[NOTE C, Chap. IX. p. 111]
Just yesterday again—three days after the conversation mentioned in the note to chap. vii.—I met a devoted young missionary lady from the interior. As a conversation on prayer was proceeding, she interposed unasked with the remark, “But it is really impossible to find the time to pray as we wish to.” I could only answer, “Time is a quantity that accommodates itself to our will; what our hearts really consider of first importance in the day, [p196] we will soon succeed in finding time for.” It must surely be that the ministry of intercession has never been put before our students in Theological Halls and Missionary Training Homes as the most important part of their life-work. We have thought of our work in preaching or visiting as our real duty, and of prayer as a subordinate means to do this work successfully. Would not the whole position be changed if we regarded the ministry of intercession as the chief thing—getting the blessing and power of God for the souls entrusted to us? Then our work would take its right place, and become the subordinate one of really dispensing blessings which we had received from God. It was when the friend at midnight, in answer to his prayer, had received from Another as much as he needed, that he could supply his hungry friend. It was the intercession, going out and importuning, that was the difficult work; returning home with his rich supply to impart was easy, joyful work. This is Christ’s divine order for all thy work, my brother: First come, in utter poverty, every day, and get from God the blessing in intercession, go then rejoicingly to impart it.
[NOTE D, Chap. X. p. 123]
Let me once again refer my readers to William Law, and repeat what I have said before, that no book has so helped me to an insight into the place and work of the Holy Spirit in the economy of redemption as his Address to the Clergy.[2]
The way in which he opens up how God’s one object was to dwell in man, making him partaker of His goodness and glory, other way than by himself living and working in him, gives one the key to what Pentecost and the sending forth of the Spirit of God’s Son into our hearts really means. It is Christ in God’s [p197] name really regaining and retaking possession of the home He had created for Himself. It is God entering into the secret depths of our nature there to “work to will and to do,” to “work that which is pleasing in His sight in Christ Jesus.” It is as this truth enters into us, and we see that there is and can be no good in us but what God works, that we shall see light on the Divine mystery of prayer, and believe in the Holy Spirit as breathing within us desires which God will fulfil when we yield to them, and believingly present them in the name of Christ. We shall then see that just as wonderful and prevailing as the intercession and prayer passing from the Incarnate Son to the Father in heaven is our intercourse with God; the Spirit, who is God, breathing and praying in us amid all our feebleness His heaven-born Divine petitions: what a heavenly thing prayer becomes.
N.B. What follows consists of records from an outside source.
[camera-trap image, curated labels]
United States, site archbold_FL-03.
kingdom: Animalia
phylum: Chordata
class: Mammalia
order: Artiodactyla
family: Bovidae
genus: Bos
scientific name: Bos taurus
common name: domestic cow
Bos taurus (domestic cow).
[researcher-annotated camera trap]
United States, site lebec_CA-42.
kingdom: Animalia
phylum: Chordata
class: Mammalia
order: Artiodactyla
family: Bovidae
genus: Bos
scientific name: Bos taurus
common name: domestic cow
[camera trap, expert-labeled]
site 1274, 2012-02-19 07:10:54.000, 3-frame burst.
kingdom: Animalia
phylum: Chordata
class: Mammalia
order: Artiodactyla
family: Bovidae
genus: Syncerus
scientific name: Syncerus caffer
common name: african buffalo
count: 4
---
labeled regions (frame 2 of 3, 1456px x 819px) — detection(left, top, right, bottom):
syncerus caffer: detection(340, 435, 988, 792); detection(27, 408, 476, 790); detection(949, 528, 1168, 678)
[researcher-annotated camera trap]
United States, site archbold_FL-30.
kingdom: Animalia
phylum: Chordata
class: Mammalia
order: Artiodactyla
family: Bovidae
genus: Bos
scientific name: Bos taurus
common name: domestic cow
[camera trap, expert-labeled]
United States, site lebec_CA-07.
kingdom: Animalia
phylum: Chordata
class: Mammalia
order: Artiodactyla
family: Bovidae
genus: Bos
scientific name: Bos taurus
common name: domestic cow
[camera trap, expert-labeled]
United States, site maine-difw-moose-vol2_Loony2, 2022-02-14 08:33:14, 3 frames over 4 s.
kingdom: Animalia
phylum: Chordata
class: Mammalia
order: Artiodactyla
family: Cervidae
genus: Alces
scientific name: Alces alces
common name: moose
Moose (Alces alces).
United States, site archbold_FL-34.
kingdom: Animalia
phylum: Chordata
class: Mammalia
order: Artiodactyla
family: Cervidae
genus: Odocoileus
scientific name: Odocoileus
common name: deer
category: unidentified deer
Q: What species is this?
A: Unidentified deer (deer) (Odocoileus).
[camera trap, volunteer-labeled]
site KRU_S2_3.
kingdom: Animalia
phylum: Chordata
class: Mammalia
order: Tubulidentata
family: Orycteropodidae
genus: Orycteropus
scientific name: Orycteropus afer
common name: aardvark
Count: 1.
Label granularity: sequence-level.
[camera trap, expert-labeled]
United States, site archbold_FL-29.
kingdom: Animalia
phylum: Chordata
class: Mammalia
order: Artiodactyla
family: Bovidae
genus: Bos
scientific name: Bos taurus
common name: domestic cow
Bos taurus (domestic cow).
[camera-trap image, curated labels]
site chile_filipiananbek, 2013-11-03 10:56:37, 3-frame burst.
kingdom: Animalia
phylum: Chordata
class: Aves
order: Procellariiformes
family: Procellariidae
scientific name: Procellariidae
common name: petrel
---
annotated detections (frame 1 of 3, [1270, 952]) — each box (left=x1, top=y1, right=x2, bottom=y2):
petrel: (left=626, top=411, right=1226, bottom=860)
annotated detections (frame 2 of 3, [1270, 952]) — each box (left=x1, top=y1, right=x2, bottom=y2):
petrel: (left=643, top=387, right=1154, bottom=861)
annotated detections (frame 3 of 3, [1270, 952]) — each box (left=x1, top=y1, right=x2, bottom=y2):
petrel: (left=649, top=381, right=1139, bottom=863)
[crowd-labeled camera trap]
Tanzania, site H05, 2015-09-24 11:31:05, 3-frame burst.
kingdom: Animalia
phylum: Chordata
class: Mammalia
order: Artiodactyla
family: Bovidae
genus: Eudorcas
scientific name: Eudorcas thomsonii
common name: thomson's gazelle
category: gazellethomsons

The latter part of the above-mentioned book consists of extracts from Law’s letters. These have been published separately as a little shilling volume.[3] No one who will take the time quietly to read and master the so simple but deep teaching they contain, without being wonderfully strengthened in the confidence which is needed, if we are to pray much and boldly. As we learn that the Holy Spirit is within us to reveal Christ there, to make us in living reality partakers of His death, His life, His merit, His disposition, so that He is formed within us, we will begin to see how Divinely right and sure it is that our intercessions in His name must be heard; his own Spirit maintains the living union with Himself, in whom we are brought nigh to God, and gives us boldness of access; what I have so feebly said in the chapter on the Spirit of Supplication will get new meaning; and, what is more, the exercise of prayer a new attractiveness; its solemn Divine mystery will humble us, its unspeakable privilege lift us up in faith and adoration.
[2] The Power of the Spirit: An Address to the Clergy. By William Law. With additional Extracts and an Introduction by Rev. A. M. James Nisbet & Co. 2s. 6d.
[3] The Divine Indwelling. Selections from the Letters of William Law. With Introduction by A. M. James Nisbet & Co.